__Entries supplied__.
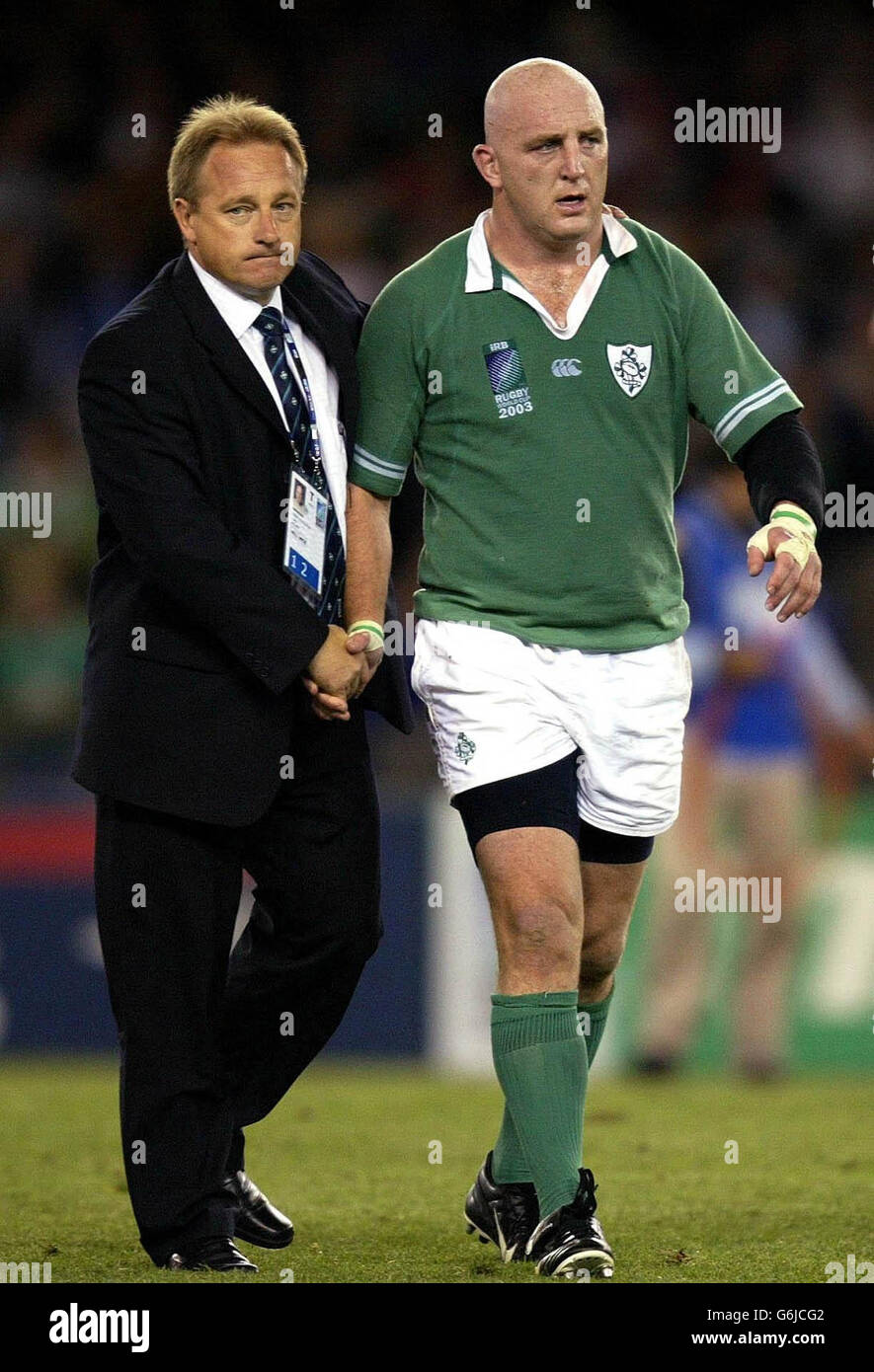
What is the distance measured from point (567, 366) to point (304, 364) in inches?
21.6

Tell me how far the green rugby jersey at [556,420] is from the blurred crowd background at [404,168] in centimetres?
549

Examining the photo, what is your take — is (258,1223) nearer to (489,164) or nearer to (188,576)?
(188,576)

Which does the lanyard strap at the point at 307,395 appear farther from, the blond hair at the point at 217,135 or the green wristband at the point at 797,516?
the green wristband at the point at 797,516

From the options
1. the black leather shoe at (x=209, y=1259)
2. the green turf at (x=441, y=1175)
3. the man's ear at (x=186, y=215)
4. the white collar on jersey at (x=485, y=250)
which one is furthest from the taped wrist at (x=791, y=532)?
the black leather shoe at (x=209, y=1259)

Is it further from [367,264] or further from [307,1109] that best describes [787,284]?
[307,1109]

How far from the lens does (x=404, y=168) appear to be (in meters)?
11.9

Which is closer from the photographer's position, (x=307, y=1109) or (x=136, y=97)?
(x=307, y=1109)

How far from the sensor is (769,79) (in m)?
12.5

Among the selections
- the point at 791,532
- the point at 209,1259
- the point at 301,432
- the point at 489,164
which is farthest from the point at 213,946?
the point at 489,164

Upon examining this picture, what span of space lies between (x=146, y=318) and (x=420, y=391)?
58 centimetres

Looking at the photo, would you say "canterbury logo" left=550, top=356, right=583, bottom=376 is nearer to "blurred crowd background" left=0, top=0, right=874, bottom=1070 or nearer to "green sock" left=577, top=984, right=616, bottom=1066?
"green sock" left=577, top=984, right=616, bottom=1066

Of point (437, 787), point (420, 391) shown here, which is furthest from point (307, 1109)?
point (420, 391)

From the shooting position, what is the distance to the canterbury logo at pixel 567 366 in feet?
14.1

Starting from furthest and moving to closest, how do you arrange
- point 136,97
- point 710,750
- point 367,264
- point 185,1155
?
1. point 136,97
2. point 367,264
3. point 710,750
4. point 185,1155
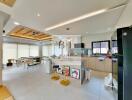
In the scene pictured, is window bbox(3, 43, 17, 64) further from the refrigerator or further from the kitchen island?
the refrigerator

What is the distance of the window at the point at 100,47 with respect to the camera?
7.12 metres

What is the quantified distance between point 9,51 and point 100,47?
9.46 meters

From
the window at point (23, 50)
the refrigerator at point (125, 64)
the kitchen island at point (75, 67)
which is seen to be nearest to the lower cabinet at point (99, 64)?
the kitchen island at point (75, 67)

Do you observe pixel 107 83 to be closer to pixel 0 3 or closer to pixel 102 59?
pixel 102 59

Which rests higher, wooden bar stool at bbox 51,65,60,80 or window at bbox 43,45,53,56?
window at bbox 43,45,53,56

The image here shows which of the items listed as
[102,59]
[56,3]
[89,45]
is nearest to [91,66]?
[102,59]

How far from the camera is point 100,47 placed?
7.39 metres

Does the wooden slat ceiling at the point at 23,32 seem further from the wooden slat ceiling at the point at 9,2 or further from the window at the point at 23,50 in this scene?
the wooden slat ceiling at the point at 9,2

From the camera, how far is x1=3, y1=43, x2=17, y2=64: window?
9.63 metres

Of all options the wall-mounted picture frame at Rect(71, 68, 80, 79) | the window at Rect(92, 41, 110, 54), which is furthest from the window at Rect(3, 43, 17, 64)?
the window at Rect(92, 41, 110, 54)

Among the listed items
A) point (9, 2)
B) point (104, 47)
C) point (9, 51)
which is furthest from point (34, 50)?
point (9, 2)

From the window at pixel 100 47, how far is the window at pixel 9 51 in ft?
28.8

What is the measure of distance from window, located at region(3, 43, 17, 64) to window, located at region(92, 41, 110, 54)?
878cm

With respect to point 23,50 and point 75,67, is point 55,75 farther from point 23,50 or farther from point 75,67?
point 23,50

__Task prompt__. Print all entries exactly. The images do not belong in the copy.

__Answer__.
What is the distance measured from point (567, 366) to point (304, 364) in inches?
21.6

Tell me how far the green rugby jersey at [556,420] is from the blurred crowd background at [404,168] in centimetres?
549

Examining the photo, what is your take — is (258,1223) nearer to (489,164) or nearer to (188,576)?
(188,576)

Which does the lanyard strap at the point at 307,395 appear farther from, the blond hair at the point at 217,135 or the green wristband at the point at 797,516?
the green wristband at the point at 797,516

From the options
1. the black leather shoe at (x=209, y=1259)
2. the green turf at (x=441, y=1175)
3. the man's ear at (x=186, y=215)
4. the white collar on jersey at (x=485, y=250)
which one is furthest from the taped wrist at (x=791, y=532)?
the black leather shoe at (x=209, y=1259)

Is it further from [367,264] or further from [307,1109] that best describes [787,284]?
[307,1109]

How far from the lens does (x=404, y=168) appear to be (in meters)?
11.9

Which is closer from the photographer's position, (x=307, y=1109) or (x=136, y=97)?
(x=307, y=1109)

How far from the sensor is (769,79) (in m)?
12.5

Among the selections
- the point at 791,532
- the point at 209,1259
- the point at 301,432
- the point at 489,164
which is farthest from the point at 213,946?
the point at 489,164

Upon examining this picture, what span of space lies between (x=146, y=318) and (x=420, y=391)?
58 centimetres

Looking at the photo, would you say "canterbury logo" left=550, top=356, right=583, bottom=376 is nearer to "blurred crowd background" left=0, top=0, right=874, bottom=1070 or nearer to "green sock" left=577, top=984, right=616, bottom=1066?
"green sock" left=577, top=984, right=616, bottom=1066

Of point (437, 787), point (420, 391) shown here, which is furthest from point (307, 1109)?
point (420, 391)

From the shooting position, what is the distance to the canterbury logo at pixel 567 366 in feet?
14.1

Starting from furthest and moving to closest, how do you arrange
- point 136,97
- point 710,750
- point 367,264
- point 185,1155
?
1. point 136,97
2. point 367,264
3. point 710,750
4. point 185,1155
In the scene pictured, is window bbox(3, 43, 17, 64) further from the refrigerator or further from the kitchen island?
the refrigerator

What is the distance of the window at the point at 100,47 with respect to the camera?
7.12 metres

What is the quantified distance between point 9,51 and point 100,47?
9.46 meters

From
the window at point (23, 50)
the refrigerator at point (125, 64)
the kitchen island at point (75, 67)
which is seen to be nearest to the lower cabinet at point (99, 64)?
the kitchen island at point (75, 67)

Do you observe pixel 107 83 to be closer to pixel 0 3 or closer to pixel 102 59?
pixel 102 59

Which rests higher, wooden bar stool at bbox 51,65,60,80 or window at bbox 43,45,53,56?
window at bbox 43,45,53,56

The image here shows which of the items listed as
[102,59]
[56,3]
[89,45]
is nearest to [91,66]?
[102,59]

How far from the camera is point 100,47 placed?
7.39 metres

Does the wooden slat ceiling at the point at 23,32 seem further from the wooden slat ceiling at the point at 9,2 or further from the window at the point at 23,50 in this scene?
the wooden slat ceiling at the point at 9,2

From the camera, how far is x1=3, y1=43, x2=17, y2=64: window?
9.63 metres

Of all options the wall-mounted picture frame at Rect(71, 68, 80, 79) | the window at Rect(92, 41, 110, 54), which is furthest from the window at Rect(3, 43, 17, 64)?
the window at Rect(92, 41, 110, 54)

Among the listed items
A) point (9, 2)
B) point (104, 47)
C) point (9, 51)
which is furthest from point (34, 50)?
point (9, 2)

From the window at pixel 100 47, how far is the window at pixel 9 51 in ft?
28.8

What is the measure of distance from window, located at region(3, 43, 17, 64) to window, located at region(92, 41, 110, 54)?
878cm

With respect to point 23,50 and point 75,67, is point 55,75 farther from point 23,50 or farther from point 75,67?
point 23,50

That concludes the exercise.